本文抜粋 –
"""

怒る方々は、宮本顕治氏の論文を読んでいない。宮本顕治氏の上記論文には次があります。
「ソ連邦およびソ連邦を先頭とする社会主義世界体制が、世界平和のたしかなとりでである意義は一そう巨大かつ決定的となる。」
「社会主義諸国の対外政策は、平和と諸民族の主権の尊重の政策であり、社会主義世界体制の成功は、帝国主義陣営の戦争と侵略の政策へのより一そう大きな制動力の出現を意味する。」
「しかし、考えてもみよ。七か年計画の目標数字は、その実現のためのソ連邦人民と共産党のあのすばらしい熱情は、ソ連邦が戦争政策でなく、平和共存の政策を堅持することを前提としている。」
宮本顕治氏はこの論文で、ソ連が世界の平和をのぞんでいることをうたがうことができるものは、一にぎりの戦争きちがいだけである、と断言しています。
宮本顕治氏によれば、ソ連邦における核兵器保有、ICBMの量産は、帝国主義陣営が侵略と戦争の政策をとりつづけていることへの必要にしてやむを得ない措置です。

"""

データ抜粋 –
"""

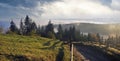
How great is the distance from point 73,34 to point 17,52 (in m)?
147

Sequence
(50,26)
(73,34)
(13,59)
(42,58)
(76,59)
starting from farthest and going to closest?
(73,34)
(50,26)
(76,59)
(42,58)
(13,59)

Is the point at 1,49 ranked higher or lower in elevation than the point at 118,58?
higher

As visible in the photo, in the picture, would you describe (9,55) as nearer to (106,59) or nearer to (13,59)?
(13,59)

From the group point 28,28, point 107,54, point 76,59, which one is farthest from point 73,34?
point 76,59

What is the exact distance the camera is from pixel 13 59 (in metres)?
39.9

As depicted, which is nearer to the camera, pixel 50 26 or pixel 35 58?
pixel 35 58

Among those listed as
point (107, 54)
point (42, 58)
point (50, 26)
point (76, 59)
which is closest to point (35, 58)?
point (42, 58)

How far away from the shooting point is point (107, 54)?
6750cm

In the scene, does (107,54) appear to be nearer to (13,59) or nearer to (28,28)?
(13,59)

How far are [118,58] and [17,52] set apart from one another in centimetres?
2775

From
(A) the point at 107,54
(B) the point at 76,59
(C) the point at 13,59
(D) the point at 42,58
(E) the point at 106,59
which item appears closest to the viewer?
(C) the point at 13,59

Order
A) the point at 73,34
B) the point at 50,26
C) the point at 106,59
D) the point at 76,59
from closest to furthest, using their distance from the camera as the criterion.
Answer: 1. the point at 76,59
2. the point at 106,59
3. the point at 50,26
4. the point at 73,34

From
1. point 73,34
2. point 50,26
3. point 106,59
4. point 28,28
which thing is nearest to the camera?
point 106,59

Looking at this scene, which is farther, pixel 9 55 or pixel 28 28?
pixel 28 28
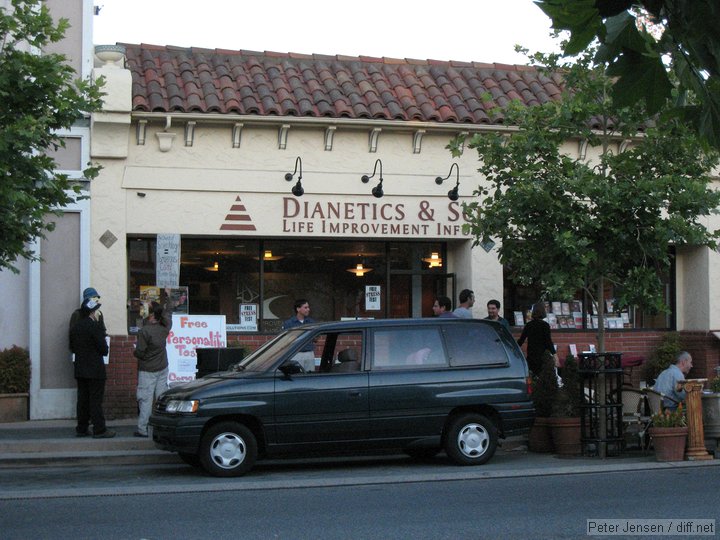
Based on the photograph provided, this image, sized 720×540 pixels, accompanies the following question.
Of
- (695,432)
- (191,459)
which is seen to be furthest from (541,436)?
(191,459)

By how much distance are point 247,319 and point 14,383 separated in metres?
3.65

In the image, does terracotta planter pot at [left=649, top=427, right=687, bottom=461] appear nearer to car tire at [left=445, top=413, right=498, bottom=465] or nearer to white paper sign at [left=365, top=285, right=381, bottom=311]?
car tire at [left=445, top=413, right=498, bottom=465]

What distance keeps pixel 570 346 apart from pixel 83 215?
819 cm

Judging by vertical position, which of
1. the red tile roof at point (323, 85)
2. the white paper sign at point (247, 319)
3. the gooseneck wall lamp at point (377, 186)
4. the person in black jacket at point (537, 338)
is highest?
the red tile roof at point (323, 85)

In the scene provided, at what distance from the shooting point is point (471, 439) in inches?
460

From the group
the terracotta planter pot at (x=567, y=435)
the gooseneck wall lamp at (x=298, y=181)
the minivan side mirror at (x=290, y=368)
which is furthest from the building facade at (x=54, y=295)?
the terracotta planter pot at (x=567, y=435)

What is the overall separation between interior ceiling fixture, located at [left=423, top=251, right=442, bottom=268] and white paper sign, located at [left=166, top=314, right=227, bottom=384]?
4.20 m

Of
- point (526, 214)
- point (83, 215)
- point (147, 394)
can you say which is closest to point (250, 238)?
point (83, 215)

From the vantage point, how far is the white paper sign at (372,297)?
1695 centimetres

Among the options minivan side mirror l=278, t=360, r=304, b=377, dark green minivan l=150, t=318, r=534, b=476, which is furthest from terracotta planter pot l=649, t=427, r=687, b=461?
minivan side mirror l=278, t=360, r=304, b=377

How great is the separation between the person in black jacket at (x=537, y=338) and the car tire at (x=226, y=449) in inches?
191

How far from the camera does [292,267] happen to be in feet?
54.6

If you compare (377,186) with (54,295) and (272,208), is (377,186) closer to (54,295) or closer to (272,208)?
(272,208)

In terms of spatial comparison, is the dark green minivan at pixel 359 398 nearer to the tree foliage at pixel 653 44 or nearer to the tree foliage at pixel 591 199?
the tree foliage at pixel 591 199
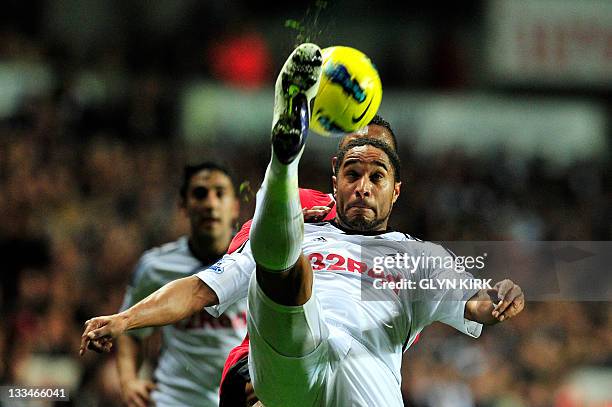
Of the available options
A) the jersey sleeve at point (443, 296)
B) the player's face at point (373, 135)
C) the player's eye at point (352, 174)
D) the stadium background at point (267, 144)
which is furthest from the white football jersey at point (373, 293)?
the stadium background at point (267, 144)

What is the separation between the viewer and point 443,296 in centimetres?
395

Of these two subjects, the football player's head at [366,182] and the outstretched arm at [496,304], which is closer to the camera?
the outstretched arm at [496,304]

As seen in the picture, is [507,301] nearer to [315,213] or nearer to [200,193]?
[315,213]

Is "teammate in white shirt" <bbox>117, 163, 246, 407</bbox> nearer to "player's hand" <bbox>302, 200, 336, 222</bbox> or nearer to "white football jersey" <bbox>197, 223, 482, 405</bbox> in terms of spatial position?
"player's hand" <bbox>302, 200, 336, 222</bbox>

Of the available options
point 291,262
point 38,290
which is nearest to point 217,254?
point 291,262

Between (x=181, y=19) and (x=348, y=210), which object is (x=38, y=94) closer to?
(x=181, y=19)

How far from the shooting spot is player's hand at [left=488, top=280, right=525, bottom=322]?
3590 millimetres

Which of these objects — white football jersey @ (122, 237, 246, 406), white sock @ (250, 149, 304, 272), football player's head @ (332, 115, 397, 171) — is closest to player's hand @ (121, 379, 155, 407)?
white football jersey @ (122, 237, 246, 406)

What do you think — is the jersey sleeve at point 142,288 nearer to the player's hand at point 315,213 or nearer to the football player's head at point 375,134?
the player's hand at point 315,213

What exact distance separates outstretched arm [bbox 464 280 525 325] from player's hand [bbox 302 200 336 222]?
758 millimetres

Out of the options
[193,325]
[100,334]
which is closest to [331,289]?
[100,334]

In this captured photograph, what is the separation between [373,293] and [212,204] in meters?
1.64

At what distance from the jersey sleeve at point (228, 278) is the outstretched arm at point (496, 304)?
88cm

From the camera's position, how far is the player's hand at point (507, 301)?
11.8ft
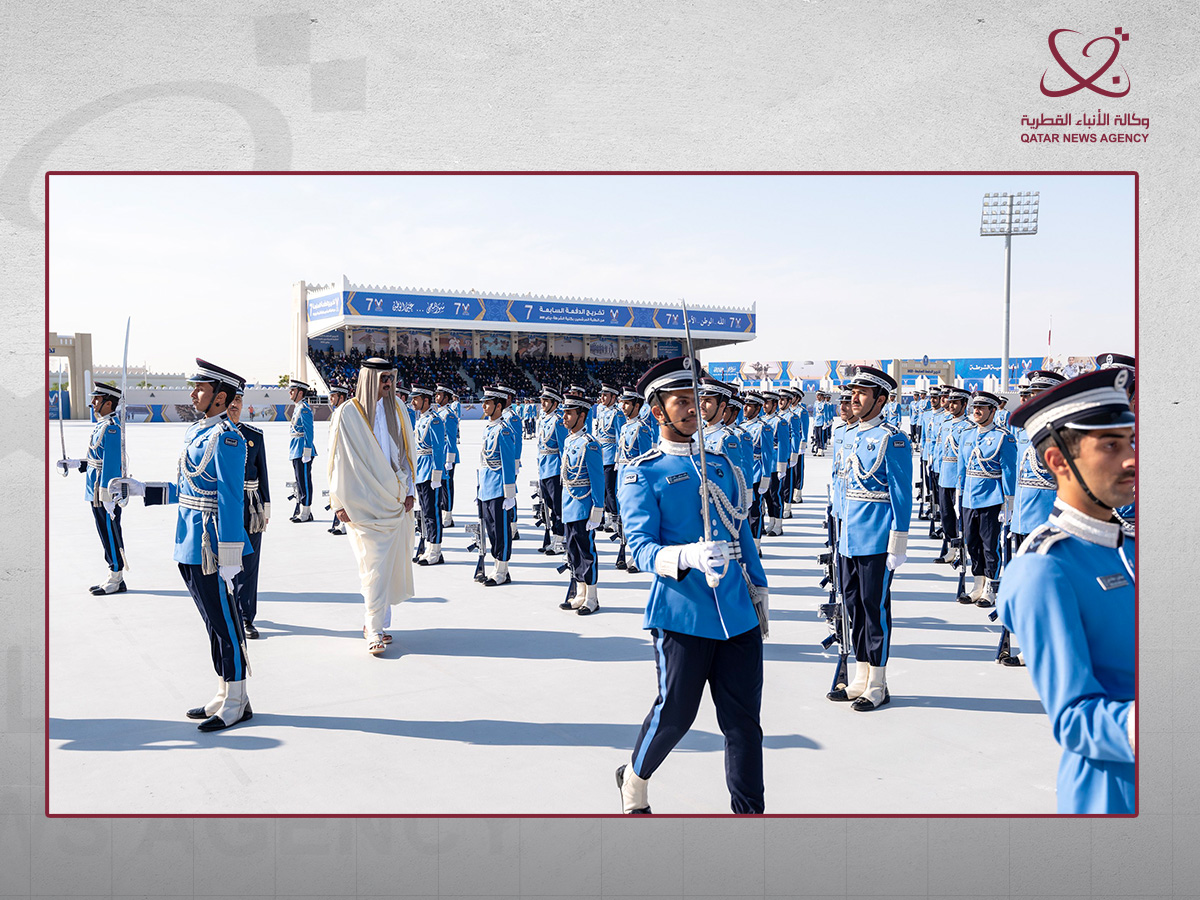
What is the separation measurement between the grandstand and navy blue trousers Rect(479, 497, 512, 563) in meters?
1.97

"""

課題 – 宮本顕治氏の論文を論じた本文抜粋について、最後の文に続く内容を書いてください。

解答 –
宮本顕治氏のこの考え方を、「理論化」したのが上田耕一郎氏の「マルクス主義と平和運動」(昭和40年大月書店刊行)です。
日本共産党の「平和運動」の基本路線―社会主義の手にある核兵器は平和の武器である―上田耕一郎「マルクス主義と平和運動」(昭和40年大月書店刊行)
ソ連や中国、北朝鮮など共産主義国は本質的に平和勢力であり、核軍事力を平和のために保有している。
これは、上田耕一郎氏が「理論化」し日本共産党が主導してきた「平和運動」の基本路線です。上田氏の前掲著は次のように述べています。
「ソ連が最初に原爆実験に成功したとき、すべての平和活動家が世界戦争防止の事業の成功に新しい確信をいだきえたように、社会主義の手にある核兵器はただ侵略戦争の防止、社会主義と民主主義の防衛のための平和の武器である」(同書p56より抜粋)。
ソ連や中国の核兵器は平和の武器だという主張です。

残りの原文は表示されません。